TEXT PASSAGE

▼

“Walk about Zion, and go around about her; tell the towers thereof.” – Psalm xlviii. 12.
ZION, or the city of David, was strongly fortified, her walls were calculated to resist a strong invading force, and her towers were ample and imposing. This city has been chosen throughout the writings of the Old and New Testament as a favorite figure of the church of God, the kingdom of our Lord Jesus Christ. The inspired singer of Israel, in the exalted strains of his devotion, as described in this Psalm, was led to contemplate more than the figure; his prophetic eye glanced down the vista of ages, and beheld with rapture the advent, the kingdom, and the glory of our Lord Jesus Christ. With the understanding then, that the Zion of our text is the spiritual kingdom of Christ, we will inquire, Who are called upon to survey her walls, and to report the number of her towers? Qualifications of a spiritual kind are indispensible to the performance of this work. Not all the wisdom of men can supercede the necessity of the Spirit’s work; for, “Except a man be born again, he cannot see the kingdom of God.” – John iii. 3; and certainly a man, however wise, learned, or great, who cannot see, must be incompetent to tell or count the towers of Zion. If men by wisdom could know God, or if by education, or indefatigable research could learn the invincibility of the bulwarks of the church of God, they would never venture an assault upon her; but God in wisdom has hidden it from their powers of perception, that they may exhaust all their energies in fruitless warfare, for not one of her stakes shall ever be removed, nor one of her cords ever be broken. Souls that are born again, redeemed, and brought with singing to Zion, alone are blessed with the privilege of “Walking round Zion.” The idea in the text of walking round Zion, is not to gratify an idle curiosity, but to prepare the peculiarly favored beholders to make their report to the generation to come, and to fill the soul with confidence in God, that he is abundantly able to keep that which they have committed to him, against that day.
But let us consider what it is to walk around the Zion of our God. Her location, the Psalmist informs us, is in the mountain of the holiness of God, beautiful for situation! The joy of the whole earth is Mount Zion, on the sides of the north; the city of the great King; and God is known in her palaces for a refuge. Can we then circumambulate her walls so as to see her strength, and tell her towers, and yet remain ignorant of the “Holy, Holy, Holy, Lord God Almighty,” in whose holiness she is immutably and eternally established? Fearful emblems of divine Majesty were displayed in giving the preceptive covenant to carnal Israel from the top of Sinai; but they who count the towers of Zion are not come to the mountain that might be touched. No peals of thunder shake the walls of Zion ; no streaming lightnings bear God’s vengeance down to those who dwell within her sacred walls. No gloom of darkness, tempest, fire nor smoke sullies the beauty of her situation. But those who find her gates, come to the city of the living God, to the heavenly Jerusalem, to an innumerable company of angels, to the general assembly and church of the First Born, which are written in heaven, and to God the judge of all, and to the spirits of just men made perfect, and to Jesus the mediator of the new covenant; and to the blood of sprinkling, that speaketh better things than that of Abel.

▲

DATA EXCERPT
▼

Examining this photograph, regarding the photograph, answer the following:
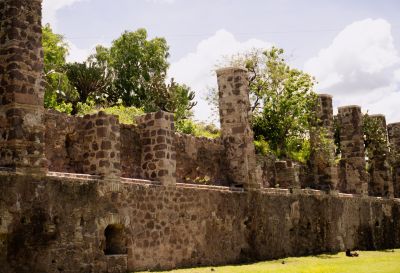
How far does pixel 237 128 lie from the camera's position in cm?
1866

▲

WHAT TO PRODUCE
Decide whether each statement agrees with the passage on Zion, answering yes or no and quoting the deciding words: (a) Zion's walls were built to withstand a strong invading force. (b) A sufficiently learned person can count the towers of Zion without being born again. (c) Thunder shakes the walls of Zion.

COMPLETE RESPONSE
(a) Yes: "her walls were calculated to resist a strong invading force"
(b) No: "a man, however wise, learned, or great, who cannot see, must be incompetent to tell or count the towers of Zion"
(c) No: "No peals of thunder shake the walls of Zion"